If you’re looking to serenade a special someone in the moonlight, it’s never advisable to bring a synthesizer. Trust me on this one. Even if it’s portable and uses four D batteries instead of an electrical cord, the hassle is sure to undermine your amorous intentions.
First of all, you have the lug the oversized thing four blocks to your lover’s downtown apartment. And being an underpaid artist with starry-eyed aspirations, she of course lives in a sketchy neighborhood. Tromping along the sidewalk with the keyboard hoisted upon your shoulder — like a lone pallbearer at a Yamaha funeral — you’re always afraid some hoodlum’s going to approach you, pull out a switchblade, and demand you play the distinctive riff from “Low Rider.” (Which would be terrifying, because you’ve never practiced any War songs.)
Then you have to set the thing up on the sidewalk beneath her third-story window, and the latch on the flimsy plastic stand breaks when you pry it open. And there are no streetlights near this deteriorating, forlorn structure, so you can’t see what you’re doing. You end up setting the keyboard off-center, and it slips off the stand and onto the sidewalk, chipping one of the keys — with your luck, probably a C.
And then the wretched thing won’t turn on because when it fell, one of the batteries came loose. So now you got to flip the keyboard over to find the hatch. And when you step backward, you end up kicking an alley cat that was rubbing against your shoe, because it has a thing for slip-on Vans with checkerboard patterns.
So the miserable feline screeches and belts for a nearby Dumpster, knocking the metal lid off a trashcan, which echoes like a sonic boom in the otherwise silent night. It almost sounds as if you’re jamming with Stomp.
When you finally get the keyboard on, you stare up at your beloved’s window and launch into a soul-wrenching rendition of “Broken Wings.” The bass notes thud in time to your hammering heart, and your soul pours out in a quixotic display of melody and harmony … even though you tend to sing off-key.
And lights flicker on throughout the apartment building, like individual stars blinking to life in the twilight sky. And a blue-haired old bag in a ratty bathrobe sticks her head out the window and screams “Shut the hell up, you whiny bastard! You sound like Justin Bieber with his testicles caught in a blender!” (You decide to take that as a compliment.)

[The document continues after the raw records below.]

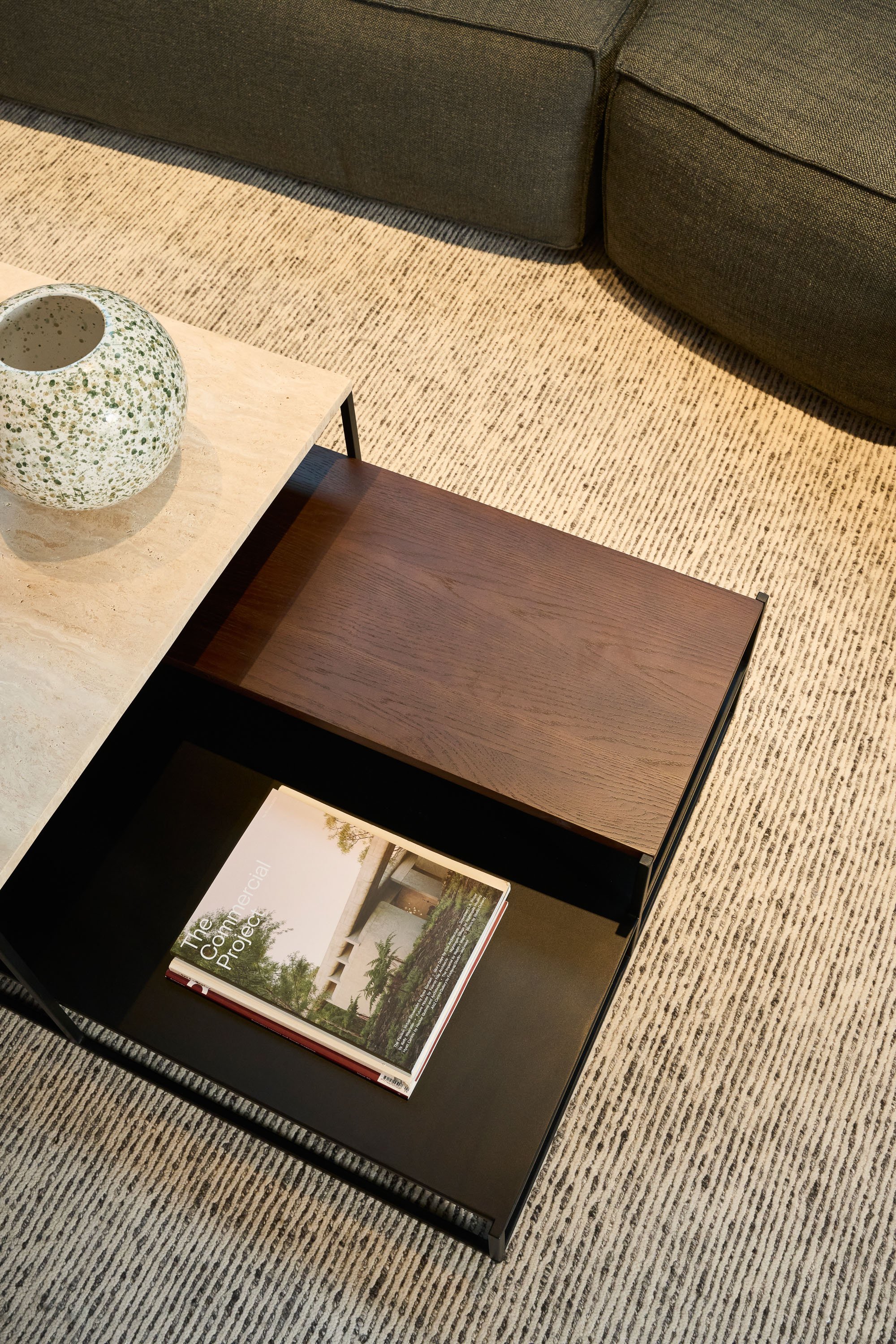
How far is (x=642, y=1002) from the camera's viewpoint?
3.74ft

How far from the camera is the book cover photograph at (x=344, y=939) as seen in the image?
3.03 feet

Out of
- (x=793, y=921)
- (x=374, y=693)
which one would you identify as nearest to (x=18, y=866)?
(x=374, y=693)

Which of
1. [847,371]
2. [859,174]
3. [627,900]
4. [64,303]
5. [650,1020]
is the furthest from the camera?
[847,371]

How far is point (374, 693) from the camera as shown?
0.97m

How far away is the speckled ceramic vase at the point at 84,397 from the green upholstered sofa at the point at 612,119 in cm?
84

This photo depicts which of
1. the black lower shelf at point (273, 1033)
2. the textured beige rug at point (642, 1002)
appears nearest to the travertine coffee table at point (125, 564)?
the black lower shelf at point (273, 1033)

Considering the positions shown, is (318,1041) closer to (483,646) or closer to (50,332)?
(483,646)

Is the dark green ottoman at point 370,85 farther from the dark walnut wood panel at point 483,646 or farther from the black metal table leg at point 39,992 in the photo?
the black metal table leg at point 39,992

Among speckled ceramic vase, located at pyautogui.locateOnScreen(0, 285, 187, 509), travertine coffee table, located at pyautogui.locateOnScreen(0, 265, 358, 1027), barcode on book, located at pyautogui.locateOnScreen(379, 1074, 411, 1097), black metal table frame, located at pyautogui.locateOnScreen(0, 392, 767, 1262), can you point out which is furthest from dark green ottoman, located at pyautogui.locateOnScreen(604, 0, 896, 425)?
barcode on book, located at pyautogui.locateOnScreen(379, 1074, 411, 1097)

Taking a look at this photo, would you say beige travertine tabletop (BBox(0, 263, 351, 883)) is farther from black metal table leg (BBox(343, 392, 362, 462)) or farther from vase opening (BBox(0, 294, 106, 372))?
vase opening (BBox(0, 294, 106, 372))

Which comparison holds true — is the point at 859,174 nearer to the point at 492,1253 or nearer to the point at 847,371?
the point at 847,371

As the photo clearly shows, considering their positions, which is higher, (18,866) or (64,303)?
(64,303)

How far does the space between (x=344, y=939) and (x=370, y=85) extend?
4.11 feet

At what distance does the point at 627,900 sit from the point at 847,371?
0.83m
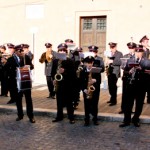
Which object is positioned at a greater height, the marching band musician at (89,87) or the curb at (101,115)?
the marching band musician at (89,87)

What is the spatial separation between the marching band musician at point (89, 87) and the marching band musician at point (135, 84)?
0.70m

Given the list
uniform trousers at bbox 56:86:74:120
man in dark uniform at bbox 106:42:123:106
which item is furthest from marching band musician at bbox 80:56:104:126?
man in dark uniform at bbox 106:42:123:106

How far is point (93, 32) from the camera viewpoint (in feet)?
53.5

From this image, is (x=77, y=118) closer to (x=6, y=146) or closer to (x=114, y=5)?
(x=6, y=146)

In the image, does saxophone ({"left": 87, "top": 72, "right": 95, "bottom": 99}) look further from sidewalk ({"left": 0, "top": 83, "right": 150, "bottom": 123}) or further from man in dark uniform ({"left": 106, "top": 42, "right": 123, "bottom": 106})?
man in dark uniform ({"left": 106, "top": 42, "right": 123, "bottom": 106})

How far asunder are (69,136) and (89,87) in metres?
1.47

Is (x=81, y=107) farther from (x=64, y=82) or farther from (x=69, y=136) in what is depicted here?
(x=69, y=136)

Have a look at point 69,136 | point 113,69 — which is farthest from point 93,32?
point 69,136

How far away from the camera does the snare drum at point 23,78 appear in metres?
9.50

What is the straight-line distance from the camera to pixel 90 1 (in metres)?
15.8

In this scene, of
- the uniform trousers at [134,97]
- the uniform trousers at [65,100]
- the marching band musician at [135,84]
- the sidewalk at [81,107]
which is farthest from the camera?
the sidewalk at [81,107]

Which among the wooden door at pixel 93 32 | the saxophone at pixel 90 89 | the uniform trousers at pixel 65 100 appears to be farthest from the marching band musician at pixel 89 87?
the wooden door at pixel 93 32

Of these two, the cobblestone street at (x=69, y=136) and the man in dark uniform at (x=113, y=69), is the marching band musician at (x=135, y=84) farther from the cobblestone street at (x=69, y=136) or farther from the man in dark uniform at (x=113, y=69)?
the man in dark uniform at (x=113, y=69)

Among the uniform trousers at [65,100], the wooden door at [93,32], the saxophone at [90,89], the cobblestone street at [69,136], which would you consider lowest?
the cobblestone street at [69,136]
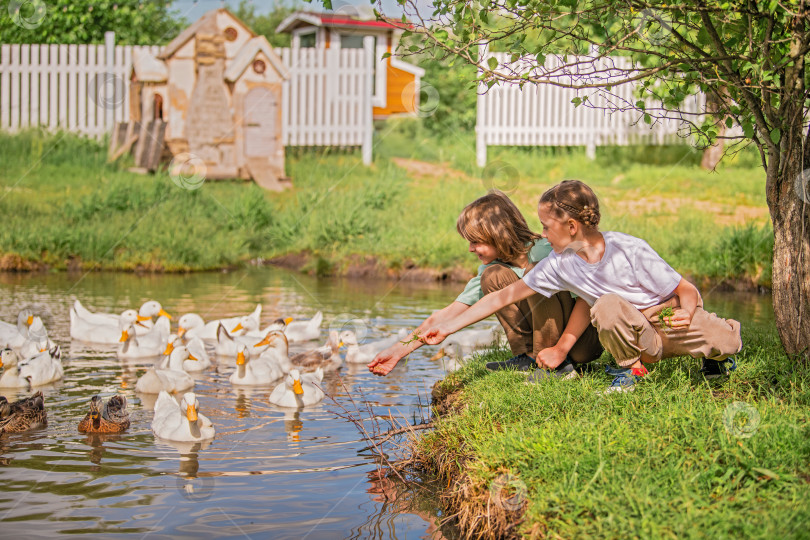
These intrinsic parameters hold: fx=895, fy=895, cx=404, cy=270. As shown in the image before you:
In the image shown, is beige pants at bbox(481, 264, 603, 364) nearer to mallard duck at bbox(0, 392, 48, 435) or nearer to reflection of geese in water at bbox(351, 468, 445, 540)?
reflection of geese in water at bbox(351, 468, 445, 540)

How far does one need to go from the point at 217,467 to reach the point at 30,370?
2664mm

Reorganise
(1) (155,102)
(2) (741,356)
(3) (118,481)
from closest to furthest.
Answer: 1. (3) (118,481)
2. (2) (741,356)
3. (1) (155,102)

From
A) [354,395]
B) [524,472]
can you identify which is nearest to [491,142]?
[354,395]

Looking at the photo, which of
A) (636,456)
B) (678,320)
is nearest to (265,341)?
(678,320)

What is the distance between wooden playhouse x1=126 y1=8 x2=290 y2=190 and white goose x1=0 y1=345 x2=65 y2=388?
32.7 ft

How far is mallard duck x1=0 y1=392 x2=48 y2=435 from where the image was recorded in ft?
18.9

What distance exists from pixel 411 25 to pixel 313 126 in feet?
47.2

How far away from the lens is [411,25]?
520 cm

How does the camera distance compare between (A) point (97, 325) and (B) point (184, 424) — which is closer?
(B) point (184, 424)

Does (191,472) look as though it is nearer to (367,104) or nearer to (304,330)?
(304,330)

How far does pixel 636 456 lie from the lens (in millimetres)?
3975

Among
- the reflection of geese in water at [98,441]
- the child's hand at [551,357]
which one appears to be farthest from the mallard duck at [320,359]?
the child's hand at [551,357]

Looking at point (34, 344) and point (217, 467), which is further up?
point (34, 344)

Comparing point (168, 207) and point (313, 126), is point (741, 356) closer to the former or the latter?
point (168, 207)
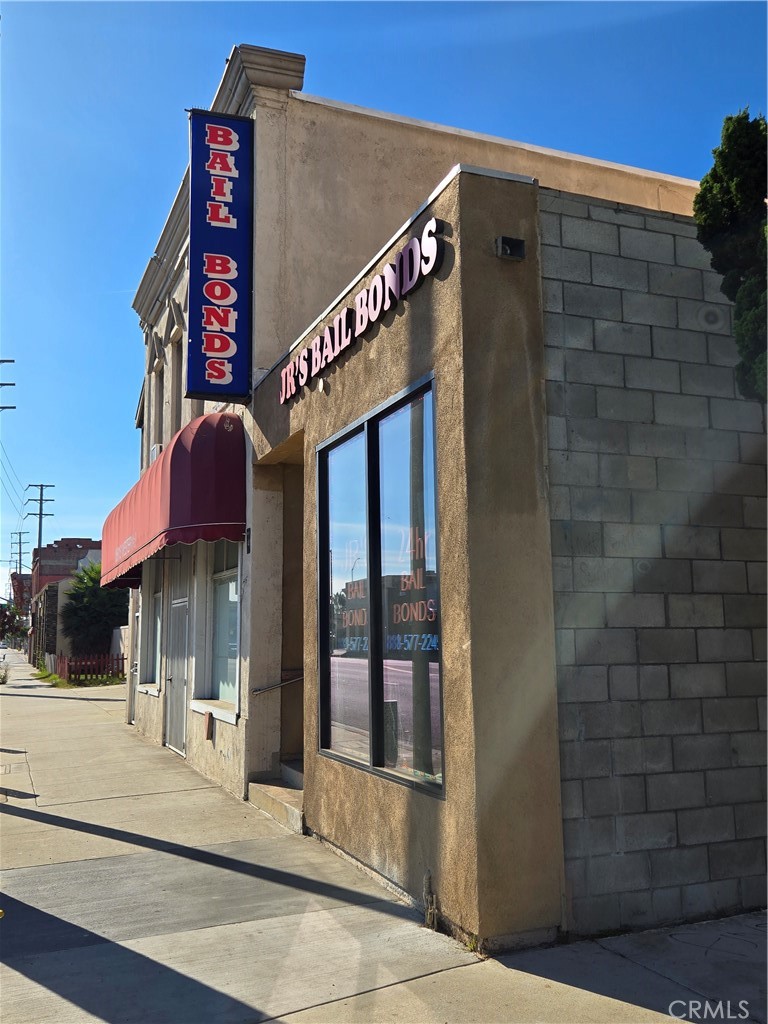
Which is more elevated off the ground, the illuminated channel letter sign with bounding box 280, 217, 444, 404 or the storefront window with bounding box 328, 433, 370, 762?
the illuminated channel letter sign with bounding box 280, 217, 444, 404

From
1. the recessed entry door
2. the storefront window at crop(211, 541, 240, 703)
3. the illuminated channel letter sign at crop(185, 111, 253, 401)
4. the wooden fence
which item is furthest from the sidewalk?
the wooden fence

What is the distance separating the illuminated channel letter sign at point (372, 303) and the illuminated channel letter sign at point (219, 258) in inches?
58.8

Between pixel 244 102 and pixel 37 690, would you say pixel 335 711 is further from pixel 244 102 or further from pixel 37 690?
pixel 37 690

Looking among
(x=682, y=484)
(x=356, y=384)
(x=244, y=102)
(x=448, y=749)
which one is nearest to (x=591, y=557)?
(x=682, y=484)

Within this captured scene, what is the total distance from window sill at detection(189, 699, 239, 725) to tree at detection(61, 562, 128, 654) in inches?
1094

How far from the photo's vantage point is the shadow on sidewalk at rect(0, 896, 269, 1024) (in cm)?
418

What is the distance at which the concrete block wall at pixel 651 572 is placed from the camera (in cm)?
510

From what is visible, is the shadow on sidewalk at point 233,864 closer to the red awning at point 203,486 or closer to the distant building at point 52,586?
the red awning at point 203,486

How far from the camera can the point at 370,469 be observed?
21.6 ft

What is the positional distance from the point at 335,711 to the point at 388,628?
125 cm

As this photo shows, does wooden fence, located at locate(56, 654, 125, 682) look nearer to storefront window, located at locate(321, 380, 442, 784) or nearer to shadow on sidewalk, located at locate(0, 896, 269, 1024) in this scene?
storefront window, located at locate(321, 380, 442, 784)

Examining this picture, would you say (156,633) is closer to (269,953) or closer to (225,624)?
(225,624)

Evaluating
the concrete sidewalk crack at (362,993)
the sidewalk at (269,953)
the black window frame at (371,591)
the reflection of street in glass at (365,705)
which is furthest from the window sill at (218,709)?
the concrete sidewalk crack at (362,993)

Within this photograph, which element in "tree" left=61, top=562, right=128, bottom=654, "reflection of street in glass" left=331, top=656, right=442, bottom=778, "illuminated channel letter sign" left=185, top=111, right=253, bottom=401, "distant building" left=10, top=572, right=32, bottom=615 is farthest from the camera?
"distant building" left=10, top=572, right=32, bottom=615
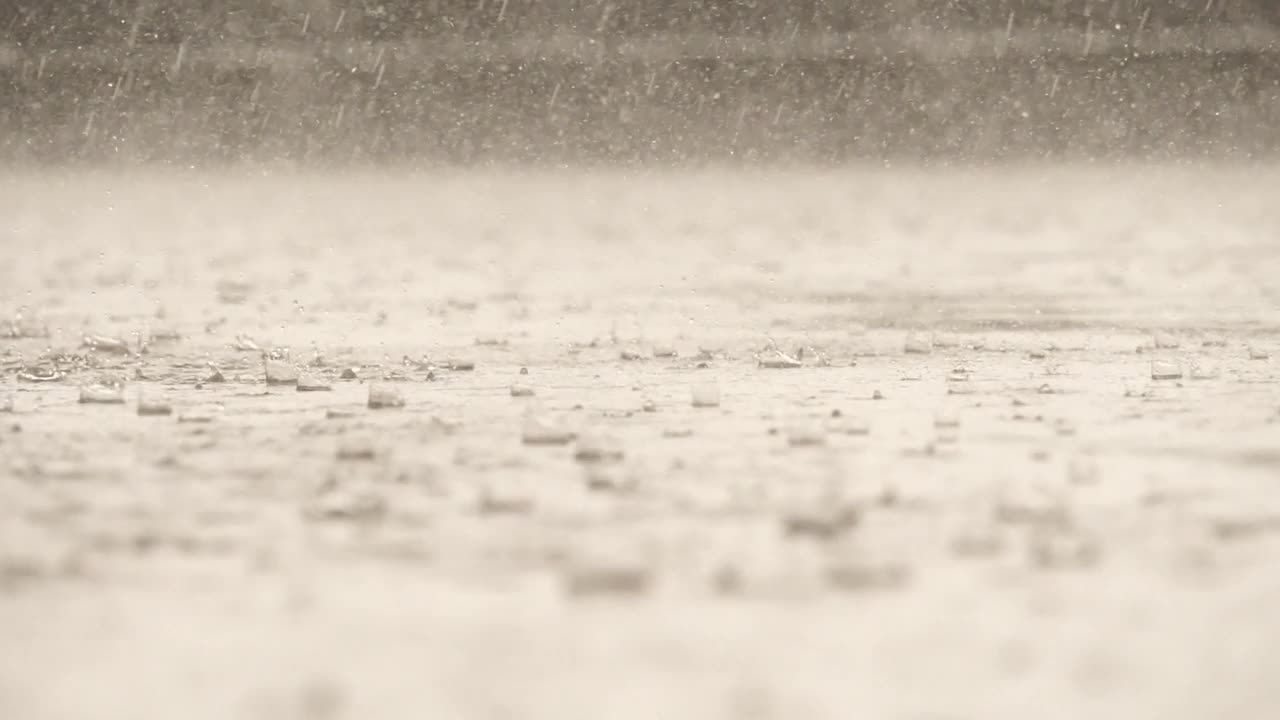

And other tenants start yelling, too. An empty bottle of Early Times whizzes past your ear and shatters in the alley behind you. And now that cat is screeching too, perched on the Dumpster and clawing on the lid, almost as if it were a DJ scratching a metal turntable.
“Shut up!” the neighbors scream.
And yet the window of your beloved’s apartment remains dark. Perhaps she’s a deep sleeper, or maybe she’s pulling a late-night shift at the animal shelter, where she volunteers her time comforting abandoned alligators rescued from the sewer. She once said she’d like to adopt one for a pet, to give it a nice home.
“You could learn to stick your head in its mouth,” she once said. “You could perform on the street corner, and the crowds would love it. You’d probably make more money than you do now playing your stupid synthesizer in the subway.”
Now, as you launch into an elegant rendition of “Nights in White Satin,” every window except your lover’s is lit up. And as your voice cracks during the long, wailing refrain, you remember suddenly that Tuesday is her night to dance downtown at Trixie’s Gentleman’s Club. It dawns on you that she’s not even home tonight. (It also dawns on you that in addition to “Nights in White Satin,” the Moody Blues sang “Tuesday Afternoon,” which is either an eerie coincidence or a completely unrelated tangent to this rambling narrative.)
So you decide to pack in the operation as bottles and beer cans pelt the asphalt around you. But when the apartment’s lobby door flies open, and the overweight landlord starts charging toward you in his bathrobe, you can’t help setting the synthesizer to “tuba” mode and providing a rapid succession of bass notes to accompany his huffing, heavy-footed gait.
“Shut up!” he screams. “I’m big-boned!”
Just before he reaches you, you grab the keyboard and stand and start running. The alley cat prances alongside you. The landlord collapses on the pavement in a massive coughing fit.
Music is the pulse that surges through the night, like a saxophone on a street corner or a synthesizer in a subway. And because you brought the damn thing all this way (and also because is your lover is busy collecting dollar bills in her G-string), you decide to lug it down the stairs to the grimy station to entertain the late-night commuters.
And if someone requests “Broken Wings” or “Freebird,” then so much the better.